### TO DO
Beginning at the line that contains "dr. Irmasari Ismail, M.Kes, Sp.PK", reproduce the entries below exactly, ending with the line that contains "Hyundai I20 Sportz 1.2 Bs-iv, 2015, Petrol". Omit each picture.

### DATA EXTRACTS
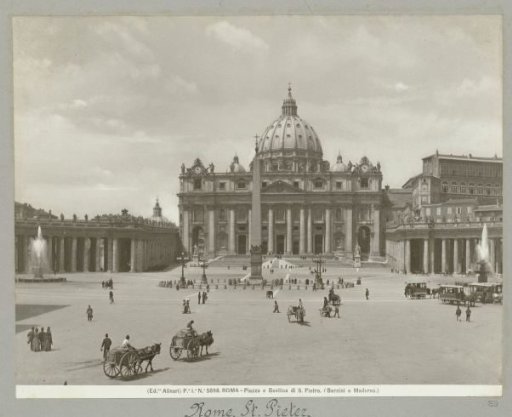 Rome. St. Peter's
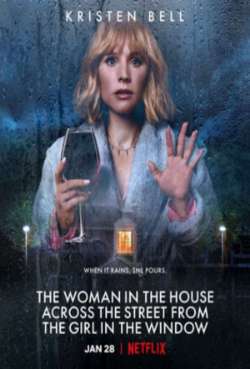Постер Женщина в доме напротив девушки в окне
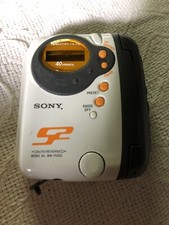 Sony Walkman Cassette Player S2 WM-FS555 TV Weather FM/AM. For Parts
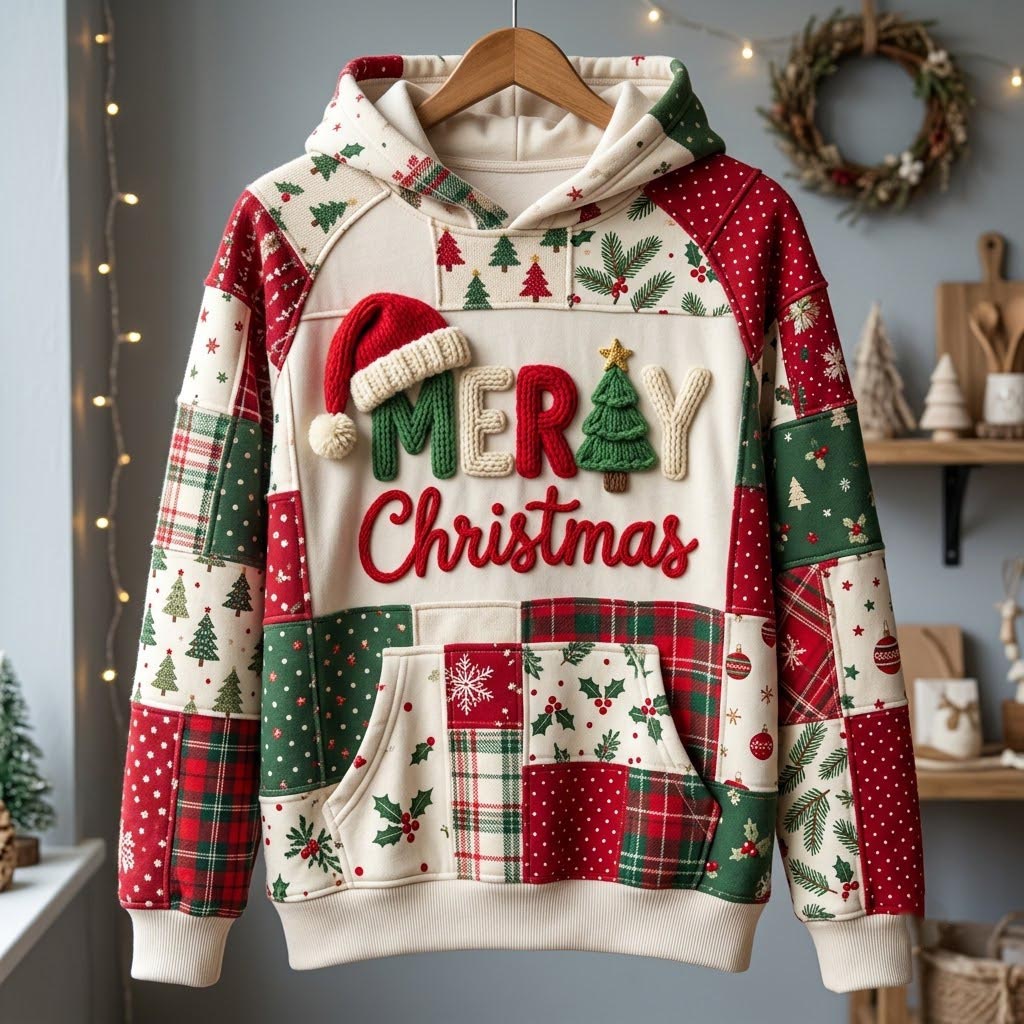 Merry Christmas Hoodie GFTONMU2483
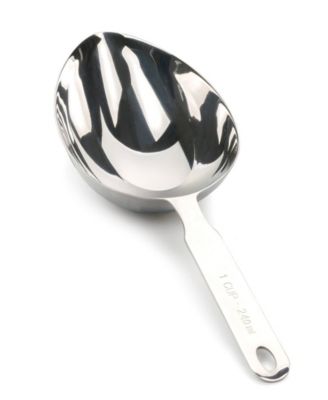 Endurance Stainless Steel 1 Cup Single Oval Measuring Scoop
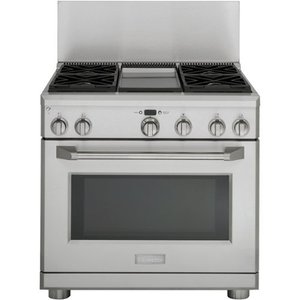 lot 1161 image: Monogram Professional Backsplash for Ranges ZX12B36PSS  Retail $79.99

==

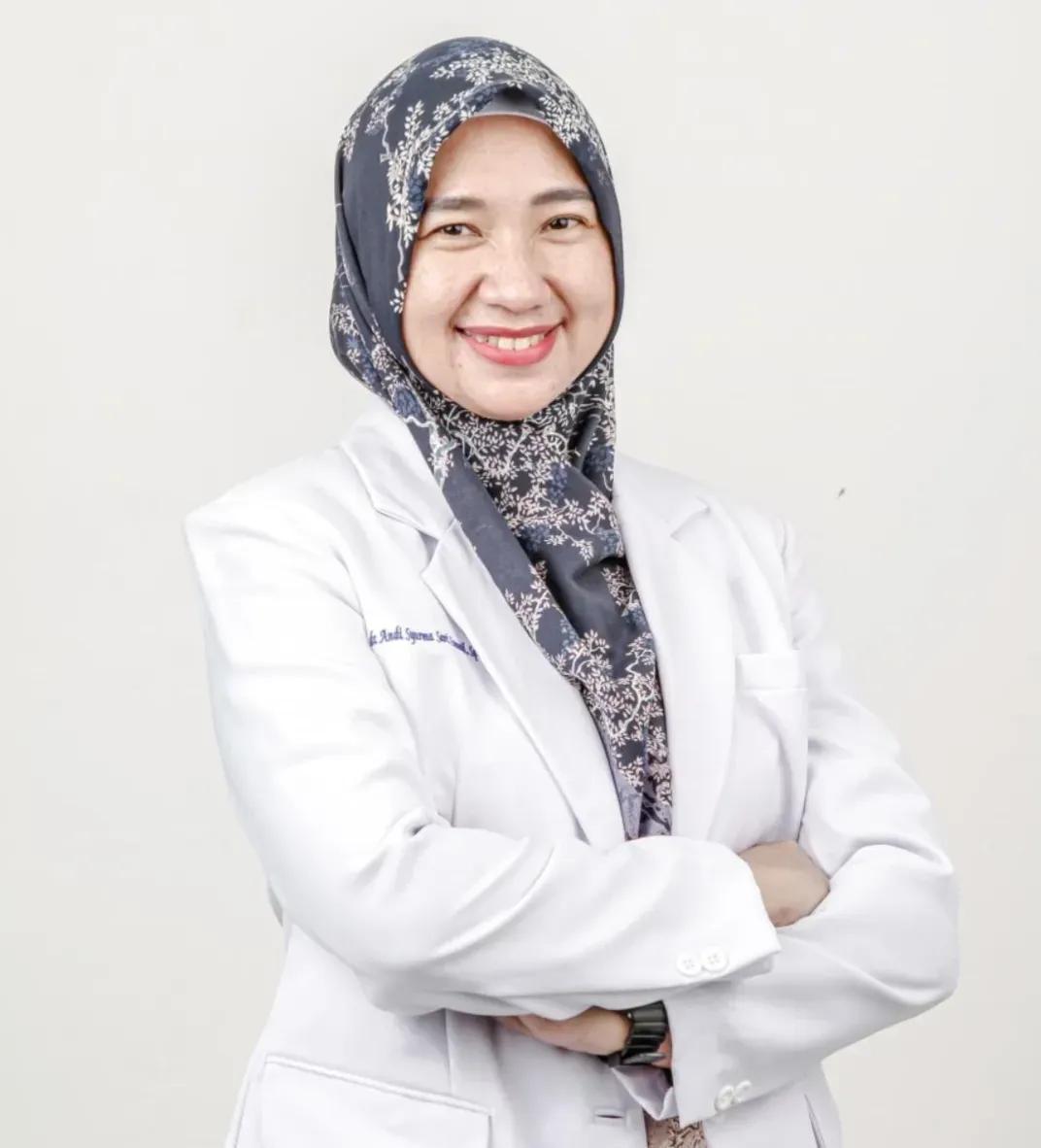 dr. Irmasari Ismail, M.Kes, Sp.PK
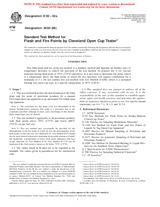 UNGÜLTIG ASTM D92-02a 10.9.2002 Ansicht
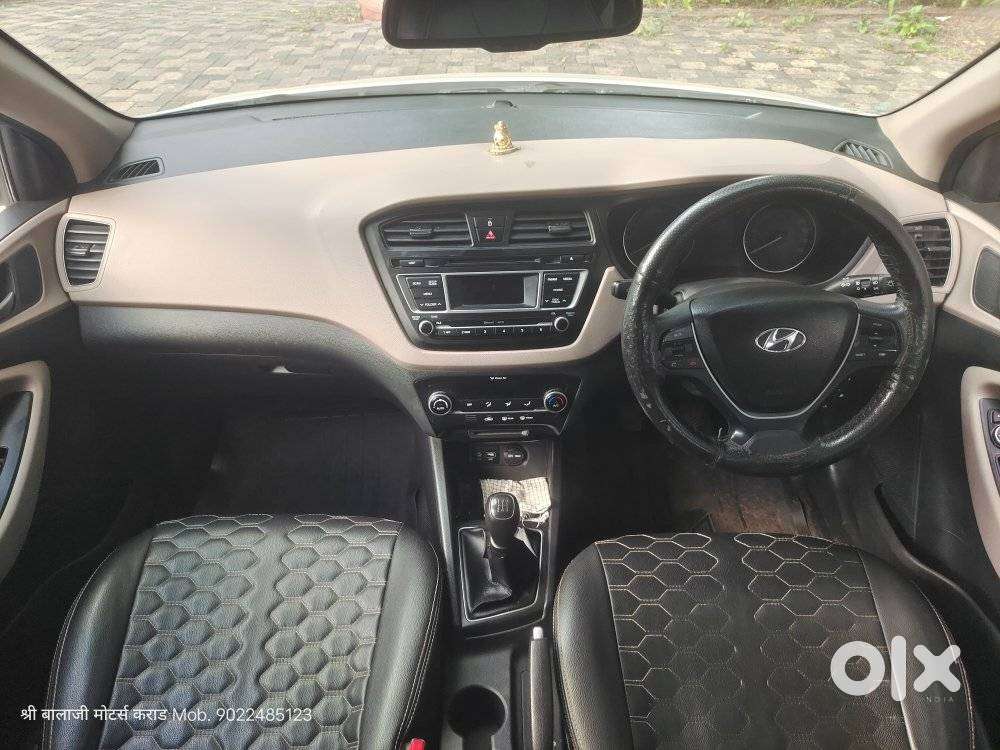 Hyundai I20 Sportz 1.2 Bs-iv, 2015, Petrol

--

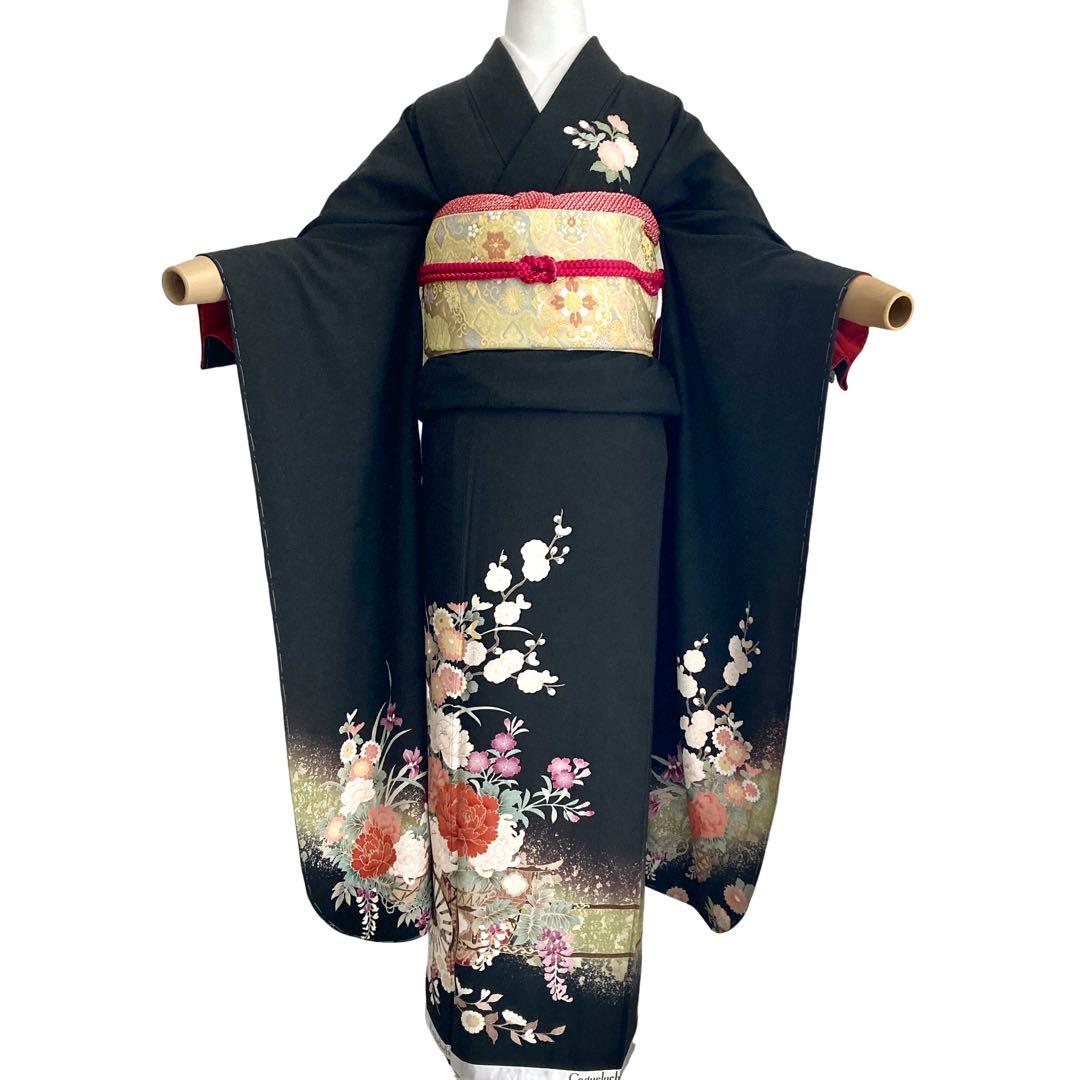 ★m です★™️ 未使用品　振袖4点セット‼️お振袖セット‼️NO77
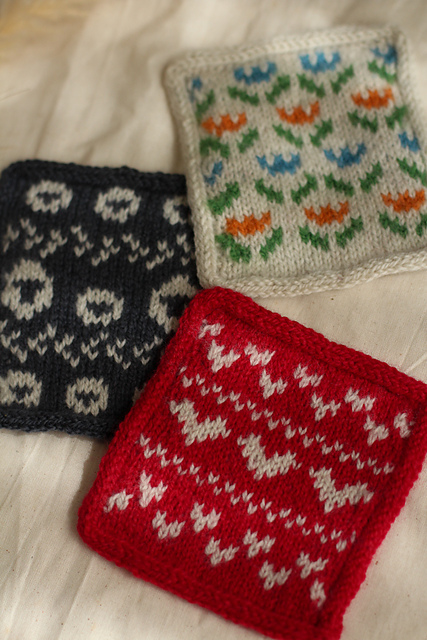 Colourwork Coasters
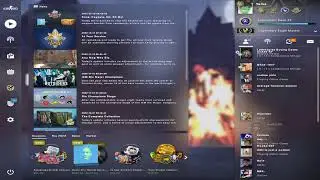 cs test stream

### RESPONSE
 dr. Irmasari Ismail, M.Kes, Sp.PK
 UNGÜLTIG ASTM D92-02a 10.9.2002 Ansicht
 Hyundai I20 Sportz 1.2 Bs-iv, 2015, Petrol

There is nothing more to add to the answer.